Datacast Episode 66: Monitoring Models in Production with Emeli Dral
The 66th episode of Datacast is my conversation with Emeli Dral— the co-founder and CTO at Evidently AI, a startup developing tools to analyze and monitor the performance of machine learning models.
Our wide-ranging conversation touches on her educational background in Applied Mathematics and Computer Science; her work on recommendation systems and applied ML at Yandex; her popular teaching materials online and in-person; her startup on Industrial AI; her current journey with Evidently to tackle the model monitoring space, and much more.
Please enjoy my conversation with Emeli!
Listen to the show on (1) Spotify, (2) Apple Podcasts, (3) Google Podcasts, (4) TuneIn, (5) RadioPublic, (6) Stitcher, and (7) iHeart Radio.
Key Takeaways
Here are highlights from my conversation with Emeli:
On Studying Applied Math in College
When choosing universities, there were pretty much two options for me. The first option was to go to a top technical university in Russia, such as St. Petersburg State or Moscow State University. The second option was to enroll in a university with a great international connection and many students from different countries. I am from a multi-cultural family (my father is African, and my mother is Russian). I was very interested in meeting people from different cultures, so I went for the second option. This is my best decision in life.
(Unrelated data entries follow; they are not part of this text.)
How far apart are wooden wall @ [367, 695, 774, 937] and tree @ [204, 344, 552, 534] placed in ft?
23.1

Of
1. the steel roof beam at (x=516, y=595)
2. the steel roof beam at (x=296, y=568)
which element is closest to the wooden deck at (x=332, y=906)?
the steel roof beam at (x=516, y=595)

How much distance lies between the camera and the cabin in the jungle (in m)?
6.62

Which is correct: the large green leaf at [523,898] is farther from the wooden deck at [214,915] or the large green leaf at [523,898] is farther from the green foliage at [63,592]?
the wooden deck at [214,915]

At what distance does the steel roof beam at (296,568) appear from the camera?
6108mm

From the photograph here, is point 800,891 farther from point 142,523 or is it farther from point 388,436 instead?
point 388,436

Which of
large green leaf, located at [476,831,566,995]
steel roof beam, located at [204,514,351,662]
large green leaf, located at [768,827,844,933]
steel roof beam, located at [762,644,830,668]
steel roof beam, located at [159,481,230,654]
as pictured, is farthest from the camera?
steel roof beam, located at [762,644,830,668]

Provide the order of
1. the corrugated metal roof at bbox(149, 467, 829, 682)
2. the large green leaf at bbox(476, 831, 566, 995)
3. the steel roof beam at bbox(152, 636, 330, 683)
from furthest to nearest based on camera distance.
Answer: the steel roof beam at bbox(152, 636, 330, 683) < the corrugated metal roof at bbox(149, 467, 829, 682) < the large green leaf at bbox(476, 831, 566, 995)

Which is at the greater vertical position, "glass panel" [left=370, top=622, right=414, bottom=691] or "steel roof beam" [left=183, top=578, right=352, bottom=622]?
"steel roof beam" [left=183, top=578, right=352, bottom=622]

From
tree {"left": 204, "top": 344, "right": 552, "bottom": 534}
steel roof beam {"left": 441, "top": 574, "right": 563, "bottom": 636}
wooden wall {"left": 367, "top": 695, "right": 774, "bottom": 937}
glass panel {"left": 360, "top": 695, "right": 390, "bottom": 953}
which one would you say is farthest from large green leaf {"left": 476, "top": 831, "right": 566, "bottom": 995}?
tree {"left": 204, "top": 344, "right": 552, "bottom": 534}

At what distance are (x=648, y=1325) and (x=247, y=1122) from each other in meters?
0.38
The Peoples’ Friendship University of Russia is not a technical university, but it has many nice mathematical courses. As a result, I got a solid mathematics background but lacked modern computer science courses. I compensated for that by enrolling at Yandex School of Data Analysis.
My favorite Math classes are all connected to statistics because I love the idea of making decisions based on data. Notable courses included probability theory, introductory statistics, and financial mathematics.
On Getting Into Computer Science
During the third year of my bachelor’s degree, I started to think about my future jobs. I searched for different options from different companies. Finally, I decided that I need to go to Yandex because it’s one of the best IT companies in Russia. I figured that I lacked experience in computer science and programming because I didn’t participate in any programming competitions or work on any programming projects. Therefore, I started to think about getting more experience and becoming a better engineer to at least have a chance within Yandex.
I figured out that they have some Master’s programs, so I prepared really, really hard for it. I spent three months studying whatever I needed to attend school. This is a competitive program to get into, and I thought I had a tiny chance because I was not from the best technical university. But I decided to try anyway. It worked out for me. I was super happy. This is my second best decision in life.
In 2010, Yandex had only two programs: one on data science/analysis and one on computer science. I thought that I needed to focus on the engineering courses, so I went for the computer science program.
On Working as a Software Developer
This first job working at Rambler was very stressful for me. I wasn’t sure that I was good enough to start my career as a software engineer. My previous internship has been in data analysis, and I was worried about my engineering skills. My first big task was to work with distributed systems. I had to learn how to write MapReduce jobs, write Hive queries, use distributed filesystems, and other similar things. I was so scared that I would break something.
Eventually, I figured out that it’s okay to learn on the fly while working. If I want to stay in this profession for a long time, I need to be comfortable with this learning process.
I still remember everything that I have learned about distributed computation. In the beginning, I was really scared to run distributed MapReduce jobs. If something went wrong, the whole cluster would break, and everybody would know that’s my fault. But later on, that process became more experimental, and I enjoyed it.
On Building E-Commerce Recommendation Systems at Yandex
After finishing Yandex School of Data Analysis, I knew that Yandex would be my home company. I love the Yandex culture; even while working at Rambler, I still communicated with people from Yandex. So when they went through challenges and problem statements in recommender systems, I was so happy to join.
There were many expectations for Yandex’s system: the response time should be short, and the solution should be stable enough to be passed by the engineering team. This was when I learned how to write production-grade code and good tests, create a stable system with many fallbacks, and design a nice database schema.
I also learned about the straightforward connection between the quality of ML models and business KPIs. It’s vital to know how the solution impacts real users and aligns with the right metrics.
On Applied Machine Learning at Yandex Data Factory
I was super proud that I got invited to join Yandex Data Factory. It was a new department focused on applied ML for different businesses. They invited many experienced data scientists from inside Yandex. I was not sure that I had been good enough to join the team, so I wanted so much to prove that I was capable.
In my first project, we worked with one of the biggest communications companies in Russia.
They were trying to solve churn prediction/prevention problems. They developed an ML model to predict which customers would leave the service to retain them. They wanted to compare the quality of our model with their internal ones.
At the time, I felt that I needed to be in this competition to represent Yandex. So I spent way too much time on this project. We ended up winning the competition.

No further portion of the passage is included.